In a call to be useful to Indigenous women, published in the form of a literature review in the feminist journal Signs in 1980, folklorist Rayna Green asked, “While most of the studies of Pocahontas and her sisters [referring here to the trope of the Indian princess] focus on the ways in which they [the Native women to whom non-Indian scholars have devoted attention] helped non-Indians defeat their own people, where is the serious study of such women as cultural brokers, working to create, manage, and minimize the negative effects of change on their people. . . ?” (p. 266). Green’s not-so-subtle sarcastic analysis remains useful to familiarize readers with main themes. Begin with Green 1980, followed by Niethammer 1996, an at times uncritical synthesis of the first century of anthropological and ethnographic literature to which Green refers. Niethammer 1996 nonetheless serves well as a primer. Next, read Kugel and Murphy 2007 beginning with the general introduction and that to each section. Kugel and Murphy have collected excerpts from important works, most published in the late 20th century. This anthology thus starts where Green’s review stopped. Most of the scholars included are listed elsewhere in this article. In addition to work by Green on representation, readers can learn about Native women’s role as cultural mediators and symbolic centers of community, the origins of their traditionally high status, their varied roles as leaders, and their interactions with settlers through trade and missionization. Conclude with Scully 2005, a critical article calling attention to continued reliance on the “myth model” of welcoming young Native women whose cooperation legitimizes colonization. Scully suggests that these heterosexual origin stories of the “indigenous woman helpmeet” are unique to the Atlantic world and absent from other settler societies. She theorizes that we perpetuate them and appropriate Native women’s stories to obscure settler violence and fabricate Indigenous consent. Scully’s work thus calls attention to ongoing weaknesses in the literature and challenges scholars to consider the complexities of Indigenous experiences apart from European male migrations and relationships.

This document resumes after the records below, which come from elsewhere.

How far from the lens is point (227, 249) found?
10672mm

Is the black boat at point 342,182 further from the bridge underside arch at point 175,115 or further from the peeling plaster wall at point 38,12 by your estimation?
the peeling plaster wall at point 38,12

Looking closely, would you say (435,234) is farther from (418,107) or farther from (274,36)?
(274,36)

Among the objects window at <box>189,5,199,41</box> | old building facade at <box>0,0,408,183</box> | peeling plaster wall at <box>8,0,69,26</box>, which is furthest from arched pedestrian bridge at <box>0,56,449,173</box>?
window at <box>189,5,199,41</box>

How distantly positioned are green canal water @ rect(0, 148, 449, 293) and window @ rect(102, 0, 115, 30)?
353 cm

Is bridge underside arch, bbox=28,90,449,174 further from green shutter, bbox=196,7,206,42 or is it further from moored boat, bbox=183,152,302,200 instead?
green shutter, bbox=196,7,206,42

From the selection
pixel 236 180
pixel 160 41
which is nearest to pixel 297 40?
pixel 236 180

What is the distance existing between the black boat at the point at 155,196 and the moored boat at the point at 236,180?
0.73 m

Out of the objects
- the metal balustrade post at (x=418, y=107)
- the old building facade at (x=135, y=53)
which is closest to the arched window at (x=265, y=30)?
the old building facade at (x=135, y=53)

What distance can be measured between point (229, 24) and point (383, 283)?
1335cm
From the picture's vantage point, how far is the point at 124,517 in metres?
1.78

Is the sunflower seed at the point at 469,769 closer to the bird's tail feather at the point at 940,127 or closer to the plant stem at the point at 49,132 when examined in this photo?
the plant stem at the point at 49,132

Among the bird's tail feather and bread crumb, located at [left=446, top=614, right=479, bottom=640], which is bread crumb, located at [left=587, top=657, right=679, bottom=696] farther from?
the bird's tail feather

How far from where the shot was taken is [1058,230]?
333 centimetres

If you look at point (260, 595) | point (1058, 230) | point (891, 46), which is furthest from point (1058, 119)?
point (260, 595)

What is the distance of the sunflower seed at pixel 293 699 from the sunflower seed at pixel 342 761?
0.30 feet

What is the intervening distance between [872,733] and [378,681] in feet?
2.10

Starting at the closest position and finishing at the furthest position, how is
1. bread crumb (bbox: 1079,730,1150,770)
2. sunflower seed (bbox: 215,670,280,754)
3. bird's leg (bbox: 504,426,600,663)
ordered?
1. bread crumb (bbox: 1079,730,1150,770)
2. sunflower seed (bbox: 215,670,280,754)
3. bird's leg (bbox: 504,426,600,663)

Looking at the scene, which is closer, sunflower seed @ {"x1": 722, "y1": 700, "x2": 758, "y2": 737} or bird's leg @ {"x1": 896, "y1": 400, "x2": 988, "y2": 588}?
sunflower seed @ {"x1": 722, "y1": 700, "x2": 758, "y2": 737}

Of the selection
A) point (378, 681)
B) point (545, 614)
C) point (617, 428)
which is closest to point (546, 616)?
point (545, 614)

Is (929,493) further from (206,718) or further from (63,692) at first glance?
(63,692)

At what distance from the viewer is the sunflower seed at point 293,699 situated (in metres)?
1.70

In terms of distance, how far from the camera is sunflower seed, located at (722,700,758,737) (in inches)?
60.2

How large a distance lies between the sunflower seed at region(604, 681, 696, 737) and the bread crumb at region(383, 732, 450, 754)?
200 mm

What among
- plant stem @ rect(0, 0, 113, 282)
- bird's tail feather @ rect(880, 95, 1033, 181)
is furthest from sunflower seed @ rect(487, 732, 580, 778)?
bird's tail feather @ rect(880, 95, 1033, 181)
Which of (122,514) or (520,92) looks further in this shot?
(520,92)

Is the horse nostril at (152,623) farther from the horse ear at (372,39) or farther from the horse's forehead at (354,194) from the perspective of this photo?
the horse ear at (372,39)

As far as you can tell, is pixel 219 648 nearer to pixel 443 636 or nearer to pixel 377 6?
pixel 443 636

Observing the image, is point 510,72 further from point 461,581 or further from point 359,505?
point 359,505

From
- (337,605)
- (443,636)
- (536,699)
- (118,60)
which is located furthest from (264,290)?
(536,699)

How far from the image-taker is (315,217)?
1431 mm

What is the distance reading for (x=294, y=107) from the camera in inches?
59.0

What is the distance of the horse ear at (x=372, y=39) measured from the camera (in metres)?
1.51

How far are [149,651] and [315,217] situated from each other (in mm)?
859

  • Green, Rayna. “Native American Women.” Signs 6.2 (Winter 1980): 248–267.

    DOI: 10.1086/493795

    To provide context for contemporary scholarship, Green (with tongue in cheek) reviews academic and popular writing about Native women produced in the United States and Canada since the 17th century. Concluding that Native women have “neither been neglected nor forgotten,” Green identifies themes and questions important to non-Indians that have dominated the literature (p. 249). She concludes with a call for relevant, respectful research and engagement with Native communities.

  • Kugel, Rebecca, and Lucy Eldersveld Murphy, eds. Native Women’s History in Eastern North America before 1900: A Guide to Research and Writing. Lincoln: University of Nebraska Press, 2007.

    Leading historians gathered classic texts by important scholars into this collection. They pair readings together in two sections. In the first, they focus on theories exploring identity, perception, gender roles, egalitarianism, and feminism. In the second, they elaborate upon methodology, emphasizing biography, gender studies, and oral history.

  • Niethammer, Carolyn. Daughters of the Earth: The Lives and Legends of American Indian Women. New York: Touchstone, 1996.

    Niethammer, a journalist, drew her research from early anthropological scholarship. Niethammer challenges stereotypes and contextualizes women’s lives into diverse societies that accorded them security and independence. She organized chapters by life stage from birth through elderhood and then by themes including warfare, spirituality, and sexuality. Although not exclusively focused on peoples of the Atlantic world, Niethammer’s summary of dated anthropological literature remains useful.

  • Scully, Pamela. “Malintzin, Pocahontas, and Krotoa: Indigenous Women and the Myth Models of the Atlantic World.” Journal of Colonialism and Colonial History 6.3 (Winter 2005).

    DOI: 10.1353/cch.2006.0022

    In her comparative analysis of three Indigenous women, Scully draws attention to the continued construction of historical narratives of the Atlantic world as stories of heterosexual conquest in which Native people and homelands are feminized and penetrated.